Alzheimer’s disease is a form of dementia which is characterised by the loss of brain function, affecting memory, thought patterns and behaviour. In the UK alone there are over 800,000 people who suffer from dementia, 62% of whom will develop Alzheimer’s disease. The risk of disease is substantially increased in individuals aged 65 and over, with other risk factors including but not limited to, genetic predisposition and a history of head trauma.
Alzheimer’s disease is defined as a progressive decline in cognitive function as a result of injury and death of neurons in the hippocampus of the brain which is responsible for memory and learning. During the course of the disease large amounts of Amyloid beta (Aβ) protein is produced along with the abnormal aggregation of a protein responsible for the stabilisation of the cytoskeleton in neurons. The irregular build up of these substances leads to the formation of structures in the brain known as plaques and tangles which cause a gradual loss of connections between nerve cells and the ‘shrinkage’ of the brain in a loss of brain tissue, which eventually leads to severe brain damage.

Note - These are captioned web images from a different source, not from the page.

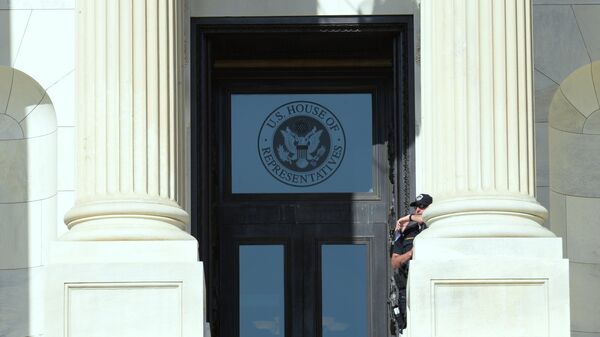 Табличка на здании Палаты представителей США в Вашингтоне. Архивное фото Табличка на здании Палаты представителей США в Вашингтоне. Архивное фото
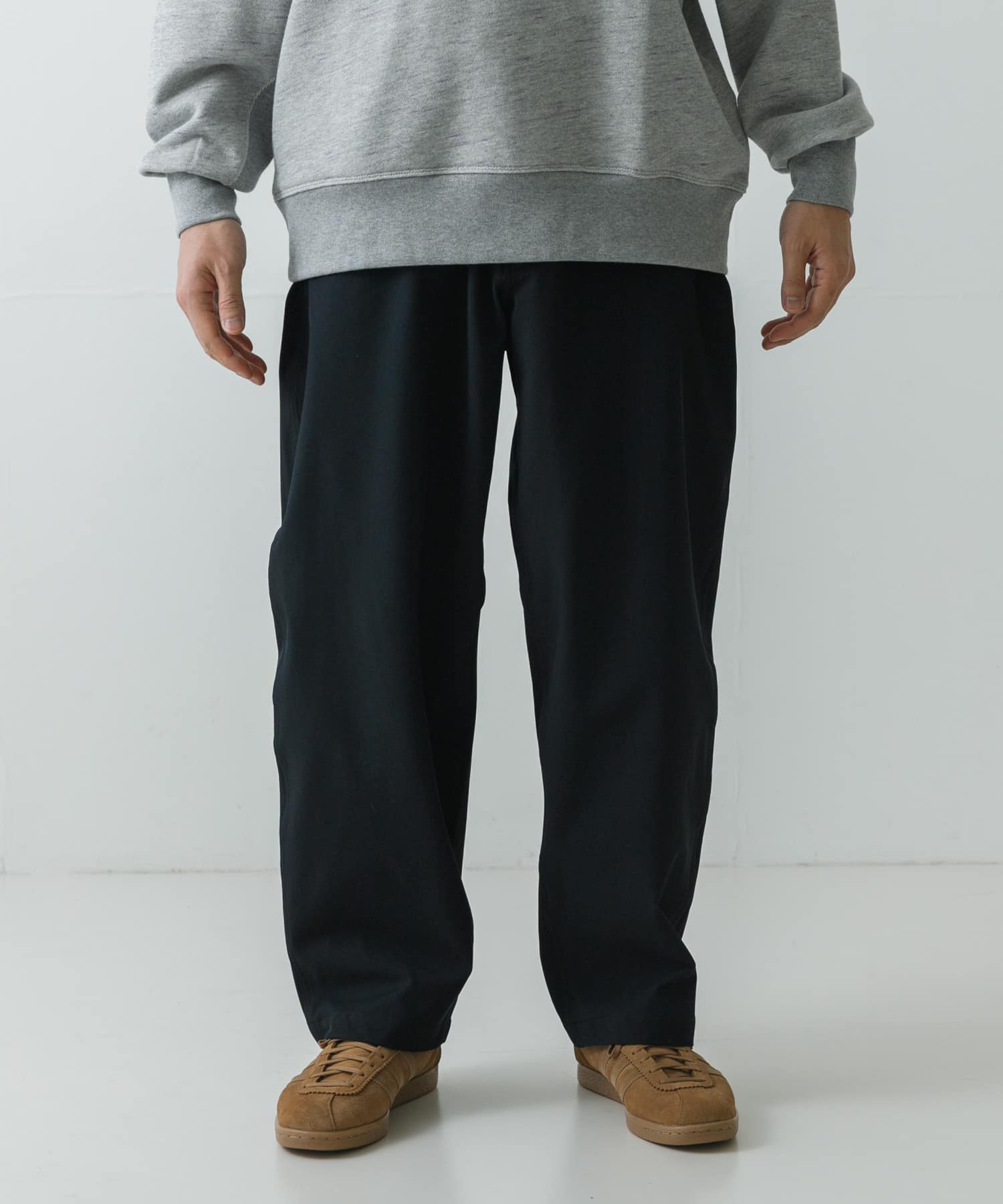 身長：172cm サイズ：32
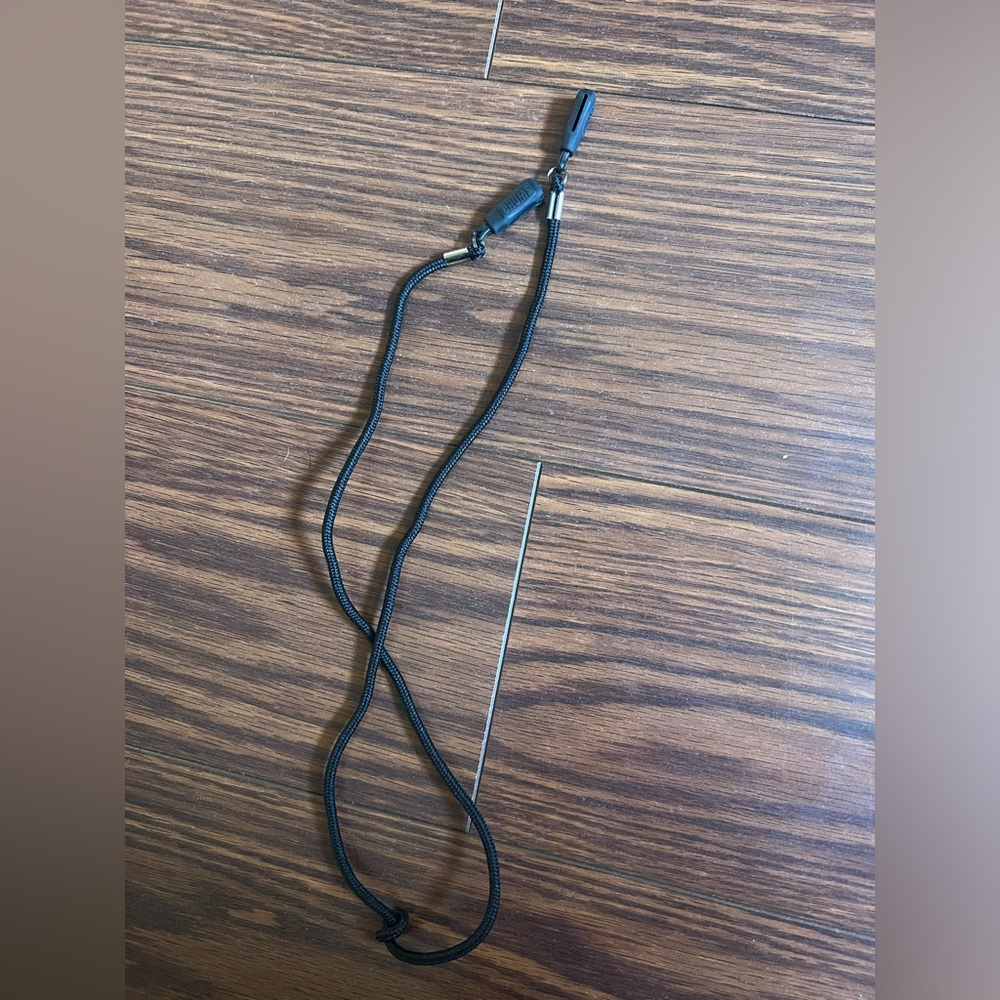 CHUMS SUNGLASS BLACK LANYARD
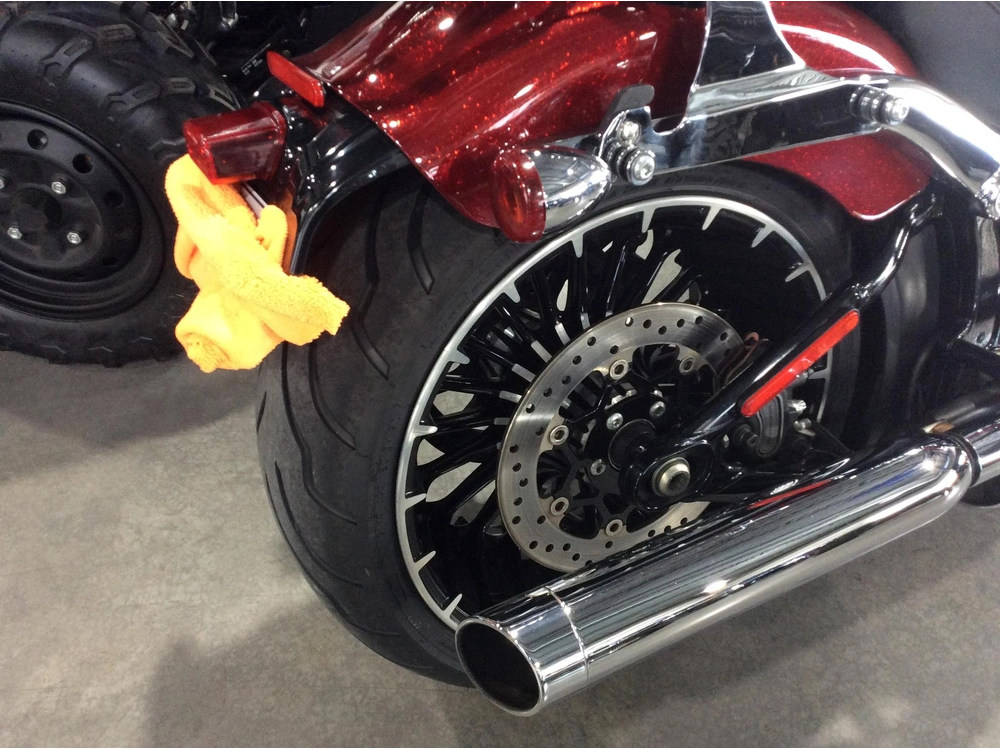 2017 Harley-davidson Breakout 103 Fxsb alt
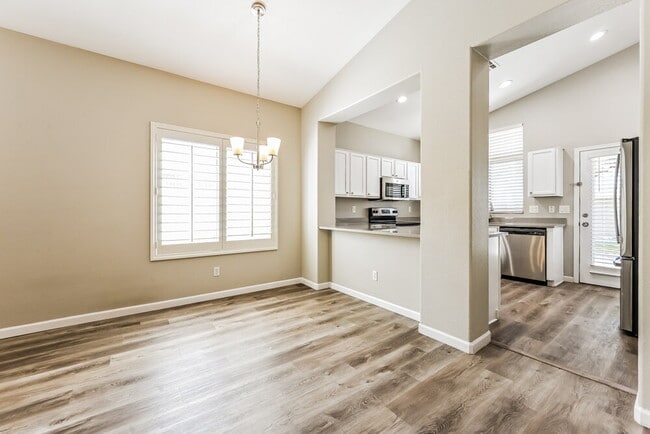 Building Photo - 40638 N Key Ln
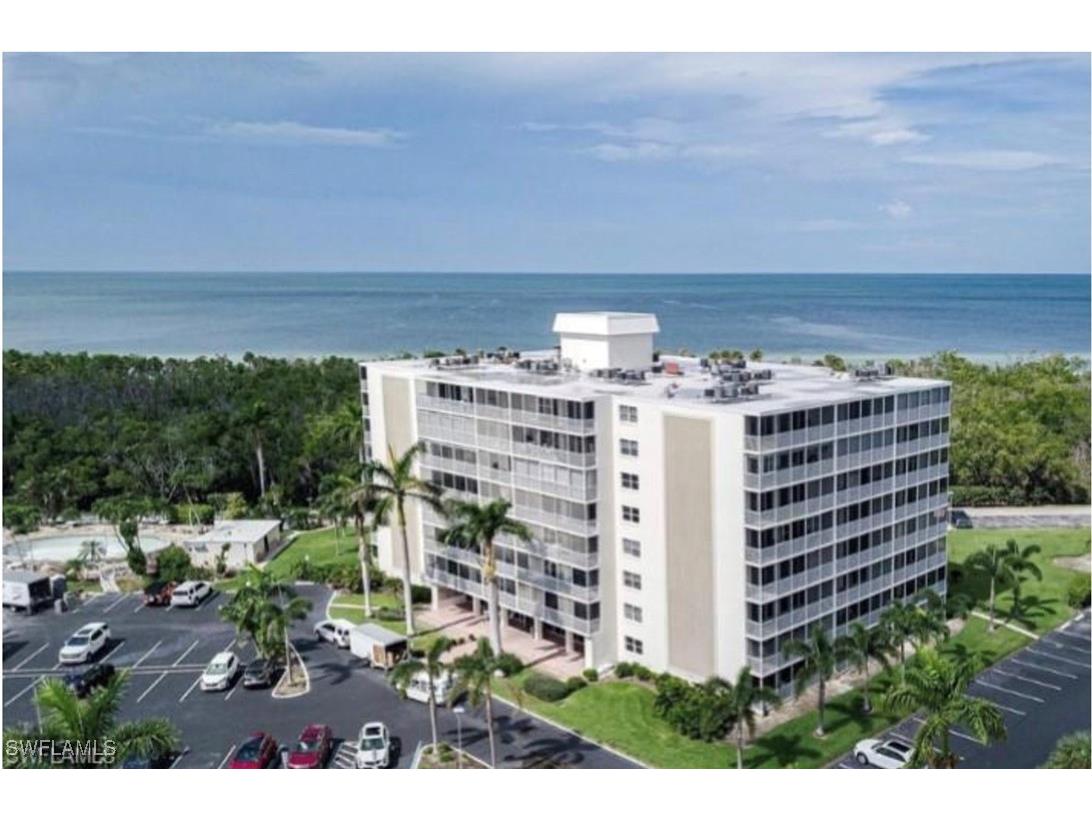 3 Bluebill Avenue #511 Naples FL 34108 225082643 image1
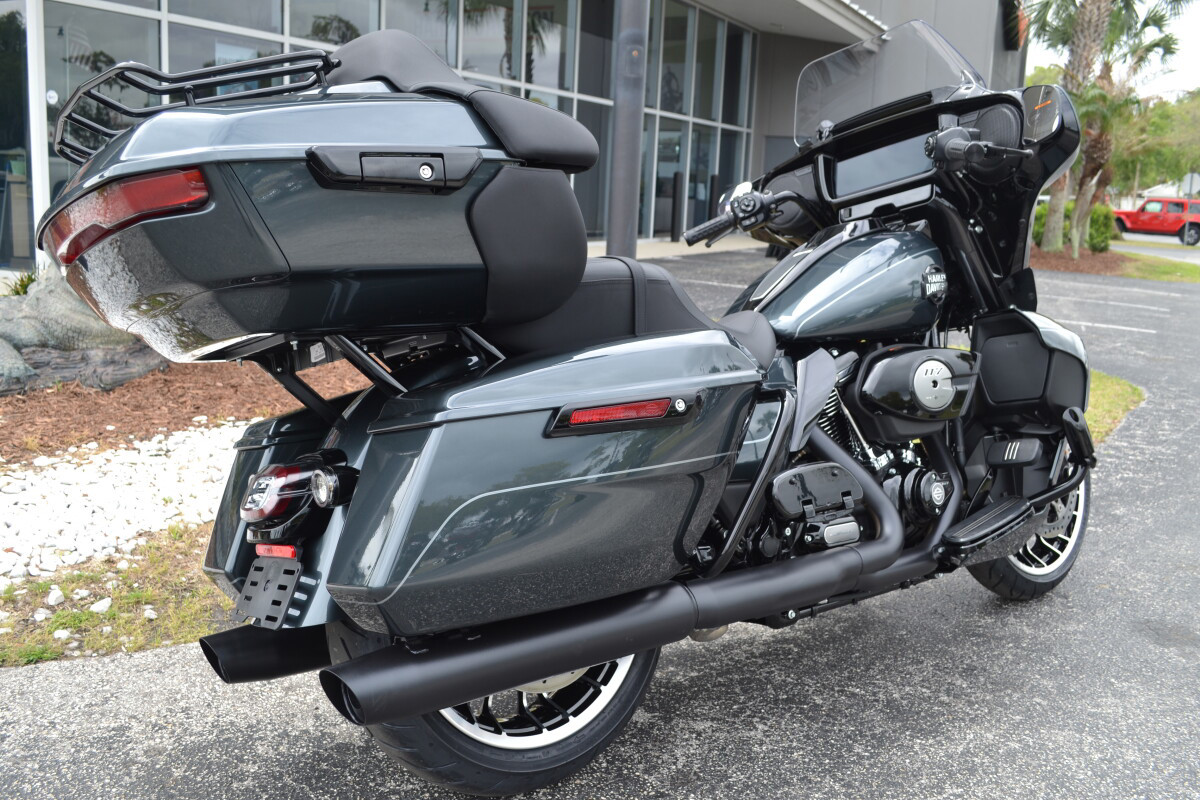 Street Glide® Limited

The Epiomic database reveals a varied number of significant patient sub populations for many areas concerning Alzheimers Disease. Depicting the specific genetic subtypes which may predispose an individual to the disease, and breaking down the disease population through the use of patients Neuropsychiatric Inventory Score (NIS), which is used as a means of assessing neuropsychiatric symptoms of patients with Alzheimer’s disease.
As the world population ages, the patient population of Alzheimers is expected to triple by 2050, the Epiomic Database is key in ensuring a clearer picture for this disease population is reached.